=== Section Start ===

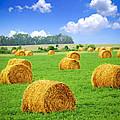 Golden Hay Bales In Green Field by Elena Elisseeva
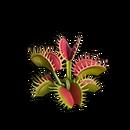 Healing flytrap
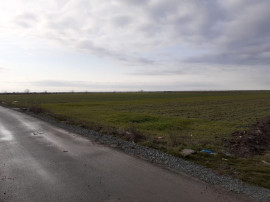 Teren parcelabil - 567 mp parcela Adunatii Copaceni 4000 ...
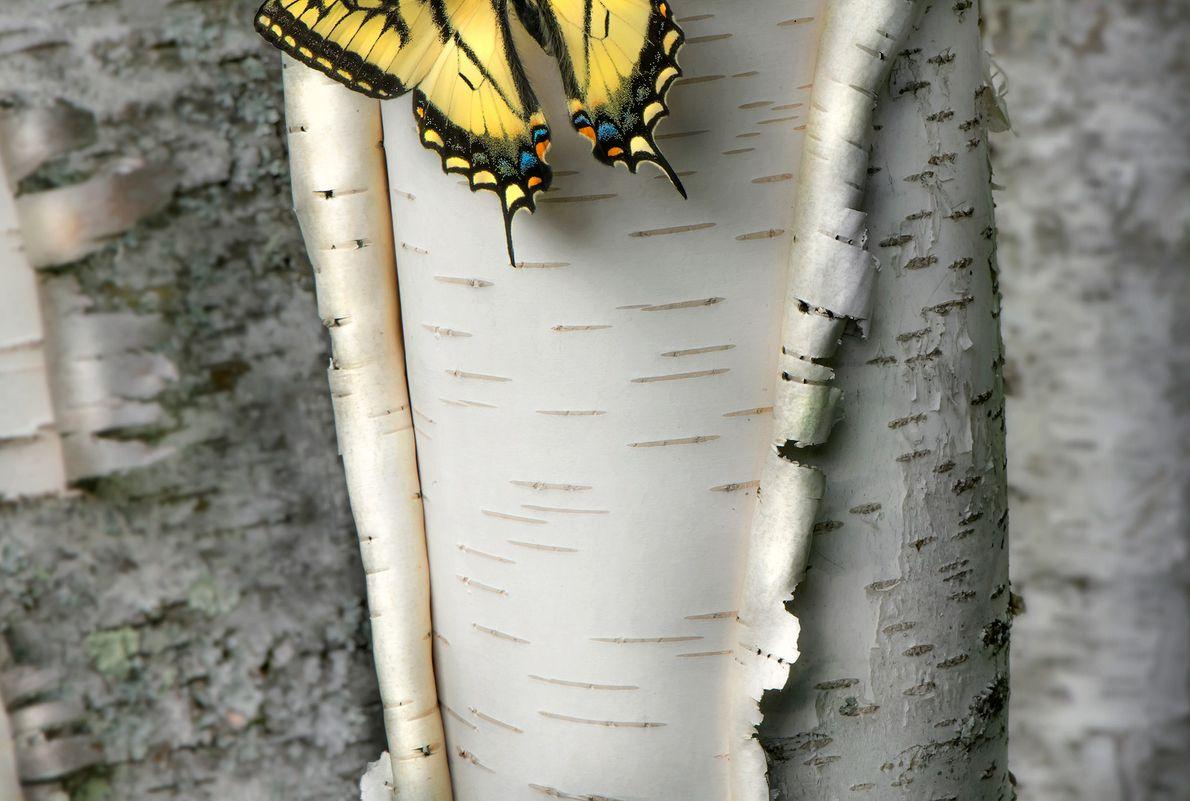 Una mariposa papiliónida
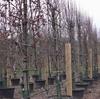 イギリス滞在日記7日目(2019/1/19):植木を見に行った、マジェスティックツリー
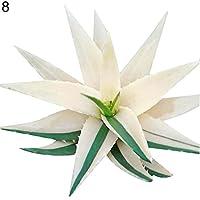 quanjucheer 100Pcs Rare Aloe Vera Succulent Plant Perennial Anti-Radiation Home Garden Seeds Wonderful Gardening Gifts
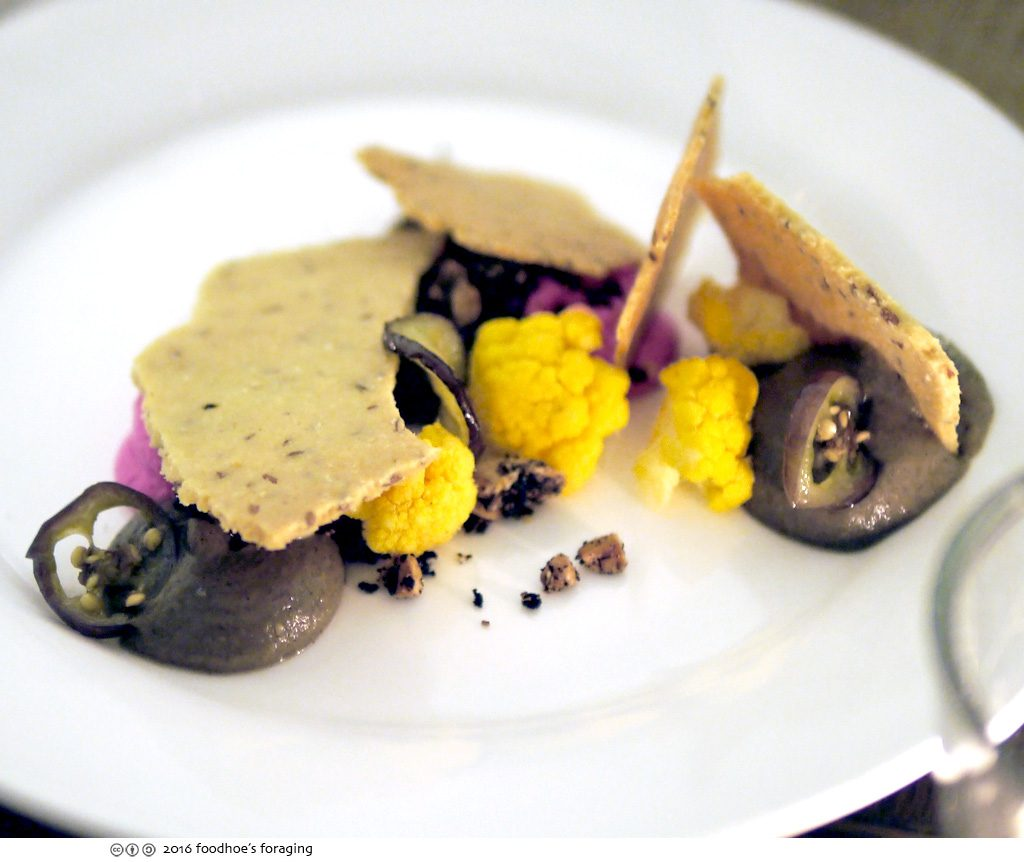 wildcat_eggplant
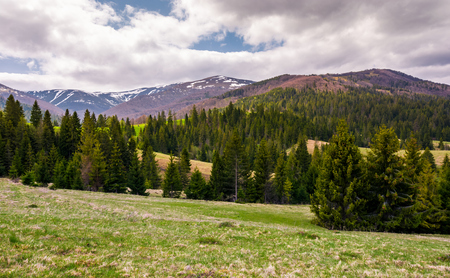 spruce forests on grassy slopes in springtime. beautiful landscape of Carpathian mountain on overcast day. Location - valley of Pylypets village, TransCarpathia, Ukraine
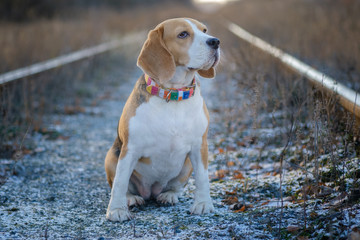 portrait of a Beagle dog while walking in the Park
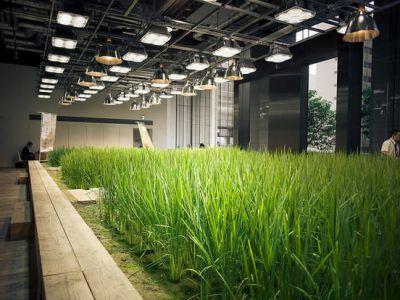 Trend na ekologię w architekturze
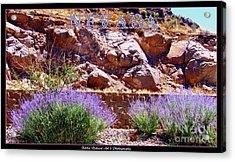 Nevada Acrylic Print by Bobbee Rickard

=== Section End ===

## ABOUT THIS EXERCISE
Word for word, copy all the entries above, but with no pictures.

## SOLUTION TO THE PROBLEM
 Golden Hay Bales In Green Field by Elena Elisseeva
 Healing flytrap
 Teren parcelabil - 567 mp parcela Adunatii Copaceni 4000 ...
 Una mariposa papiliónida
 イギリス滞在日記7日目(2019/1/19):植木を見に行った、マジェスティックツリー
 quanjucheer 100Pcs Rare Aloe Vera Succulent Plant Perennial Anti-Radiation Home Garden Seeds Wonderful Gardening Gifts
 wildcat_eggplant
 spruce forests on grassy slopes in springtime. beautiful landscape of Carpathian mountain on overcast day. Location - valley of Pylypets village, TransCarpathia, Ukraine
 portrait of a Beagle dog while walking in the Park
 Trend na ekologię w architekturze
 Nevada Acrylic Print by Bobbee Rickard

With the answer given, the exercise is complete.